Instructions to follow
Render the lines below as a Markdown table with the columns "No." and "Line", one row per line, leaving out any blank lines.

----

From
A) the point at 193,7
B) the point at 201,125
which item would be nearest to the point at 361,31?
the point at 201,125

----

Full answer
| No. | Line |
|---|---|
| 1 | From |
| 2 | A) the point at 193,7 |
| 3 | B) the point at 201,125 |
| 4 | which item would be nearest to the point at 361,31? |
| 5 | the point at 201,125 |